How did your career in creating puzzles for NYTimes Games begin?
I grew up solving crosswords just like everyone else. I liked to do the NYT puzzle on my train commute to school. In 10th grade, I started to get interested in making crosswords and submitted a few to the Times. Will Shortz kindly rejected them (they were quite bad!), but sent along encouraging notes and I stuck with it. When I was a high school senior, I had my first puzzle published in the Times. I went on to intern with Will when I was in college, and eventually became his assistant.
Tell us about what inspired the Mini Crossword!
The year I started as Will’s assistant, I was fresh out of college. The New York Times had just launched its own Crosswords app – it was owned by a third party prior to 2014. They wanted something free, quick, and fun to include in the app since the Times crossword is famously quite hard. We brainstormed what a bite-sized crossword would look like, and Will recommended me to make it. In the beginning, I really didn’t think anyone was paying attention, so it was quite experimental. But I slowly found my audience and developed the tone, and the puzzle grew and grew.

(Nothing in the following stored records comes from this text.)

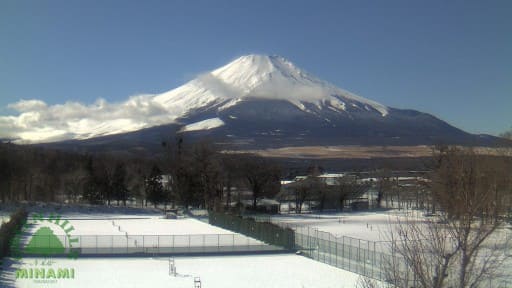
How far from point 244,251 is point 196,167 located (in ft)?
128

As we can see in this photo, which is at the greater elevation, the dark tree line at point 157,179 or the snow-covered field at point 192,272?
the dark tree line at point 157,179

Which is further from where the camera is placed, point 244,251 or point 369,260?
point 244,251

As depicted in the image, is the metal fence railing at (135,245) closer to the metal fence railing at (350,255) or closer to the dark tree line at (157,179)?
the metal fence railing at (350,255)

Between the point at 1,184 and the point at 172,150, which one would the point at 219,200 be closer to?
the point at 172,150

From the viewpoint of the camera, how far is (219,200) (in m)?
68.3

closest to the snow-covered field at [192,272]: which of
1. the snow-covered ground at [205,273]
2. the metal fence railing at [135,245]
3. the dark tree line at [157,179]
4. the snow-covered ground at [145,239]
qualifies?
the snow-covered ground at [205,273]

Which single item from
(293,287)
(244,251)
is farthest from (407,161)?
(293,287)

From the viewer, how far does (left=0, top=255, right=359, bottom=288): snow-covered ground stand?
21.1 m

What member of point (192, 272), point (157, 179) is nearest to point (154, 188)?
point (157, 179)

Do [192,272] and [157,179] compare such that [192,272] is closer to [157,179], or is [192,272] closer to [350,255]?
[350,255]

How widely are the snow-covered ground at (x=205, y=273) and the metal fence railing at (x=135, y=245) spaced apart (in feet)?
4.90

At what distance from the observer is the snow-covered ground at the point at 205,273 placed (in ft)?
69.3

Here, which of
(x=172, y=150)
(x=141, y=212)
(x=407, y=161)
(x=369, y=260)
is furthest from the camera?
(x=407, y=161)

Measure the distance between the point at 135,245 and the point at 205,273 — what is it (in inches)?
333
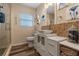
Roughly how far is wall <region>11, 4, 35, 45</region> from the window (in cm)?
6

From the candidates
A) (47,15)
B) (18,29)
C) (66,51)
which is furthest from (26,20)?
(66,51)

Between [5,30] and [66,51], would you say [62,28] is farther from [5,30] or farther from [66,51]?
[5,30]

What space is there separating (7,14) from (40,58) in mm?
912

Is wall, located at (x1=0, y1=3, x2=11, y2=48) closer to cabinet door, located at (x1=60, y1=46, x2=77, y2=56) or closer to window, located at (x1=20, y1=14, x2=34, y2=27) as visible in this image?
window, located at (x1=20, y1=14, x2=34, y2=27)

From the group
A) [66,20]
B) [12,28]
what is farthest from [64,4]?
[12,28]

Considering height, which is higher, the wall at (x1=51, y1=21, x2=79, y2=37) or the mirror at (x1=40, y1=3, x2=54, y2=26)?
the mirror at (x1=40, y1=3, x2=54, y2=26)

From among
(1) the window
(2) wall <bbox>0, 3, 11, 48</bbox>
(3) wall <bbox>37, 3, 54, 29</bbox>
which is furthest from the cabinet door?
(2) wall <bbox>0, 3, 11, 48</bbox>

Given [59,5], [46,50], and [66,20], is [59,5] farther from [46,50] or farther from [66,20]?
[46,50]

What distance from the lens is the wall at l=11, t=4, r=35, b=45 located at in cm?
159

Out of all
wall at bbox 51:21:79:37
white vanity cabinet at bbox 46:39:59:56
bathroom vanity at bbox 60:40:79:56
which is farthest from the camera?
wall at bbox 51:21:79:37

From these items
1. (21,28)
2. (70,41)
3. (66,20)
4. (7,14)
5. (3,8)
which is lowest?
(70,41)

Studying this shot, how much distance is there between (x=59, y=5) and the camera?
1650 mm

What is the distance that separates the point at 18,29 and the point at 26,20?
0.20 metres

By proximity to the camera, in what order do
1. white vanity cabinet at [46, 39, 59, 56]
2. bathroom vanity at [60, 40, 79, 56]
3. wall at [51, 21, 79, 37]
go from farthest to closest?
wall at [51, 21, 79, 37], white vanity cabinet at [46, 39, 59, 56], bathroom vanity at [60, 40, 79, 56]
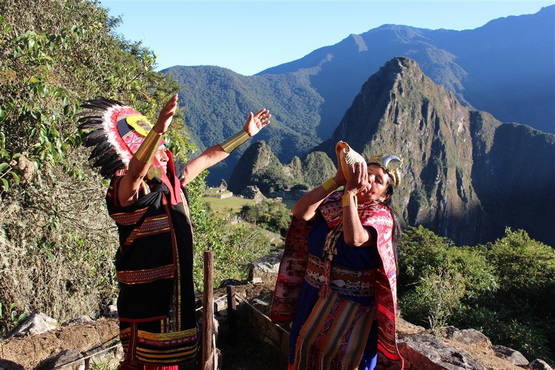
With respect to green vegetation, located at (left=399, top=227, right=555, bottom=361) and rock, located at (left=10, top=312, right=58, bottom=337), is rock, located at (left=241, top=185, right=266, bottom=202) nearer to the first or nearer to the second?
green vegetation, located at (left=399, top=227, right=555, bottom=361)

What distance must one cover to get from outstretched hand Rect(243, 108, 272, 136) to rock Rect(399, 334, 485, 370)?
7.22 feet

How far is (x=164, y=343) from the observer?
6.97 feet

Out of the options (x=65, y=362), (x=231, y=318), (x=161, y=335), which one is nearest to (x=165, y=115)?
(x=161, y=335)

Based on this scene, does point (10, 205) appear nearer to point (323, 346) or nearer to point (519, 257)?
point (323, 346)

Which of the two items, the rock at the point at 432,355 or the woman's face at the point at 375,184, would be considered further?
the rock at the point at 432,355

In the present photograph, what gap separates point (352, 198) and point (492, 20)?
232 m

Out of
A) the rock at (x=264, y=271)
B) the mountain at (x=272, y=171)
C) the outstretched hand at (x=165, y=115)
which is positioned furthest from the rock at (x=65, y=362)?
the mountain at (x=272, y=171)

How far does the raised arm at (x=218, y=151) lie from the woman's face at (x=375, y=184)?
0.78 meters

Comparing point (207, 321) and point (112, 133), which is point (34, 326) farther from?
point (112, 133)

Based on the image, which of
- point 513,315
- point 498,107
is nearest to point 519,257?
point 513,315

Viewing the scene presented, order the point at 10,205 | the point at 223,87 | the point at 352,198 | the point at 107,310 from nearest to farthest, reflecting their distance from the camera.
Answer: the point at 352,198 < the point at 10,205 < the point at 107,310 < the point at 223,87

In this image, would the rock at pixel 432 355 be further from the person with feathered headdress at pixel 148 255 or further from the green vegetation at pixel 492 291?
the green vegetation at pixel 492 291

What’s your favorite part about your New York community?
I love the variety of my New York community – it includes college friends, sports-watching buddies, puzzle people, and all manner of others. In many ways, the Mini is like my personal diary, so my New York friends often have a leg-up in solving the Mini after they’ve hung out with me!
How do you decide what to include in each day's Mini Crossword?
I’m always on the lookout for “seed” answers – what we call the answer you build the puzzle around. Anytime a public figure makes news whose name is five letters or less (BILES, WALZ), I do a silent fist pump to myself. Otherwise, I keep a notebook of clue/answer pairings I’m hoping to use, whether that’s a stupid pun or an interesting trivia fact.
Do you have a favorite Mini Crossword you've created?
I’m fond of this puzzle I made for Earth Day in 2022, which used a picture overlay for the black squares of a redwood tree. This sort of graphic illustration weaved into the puzzle feels like the future of crosswords in the digital age.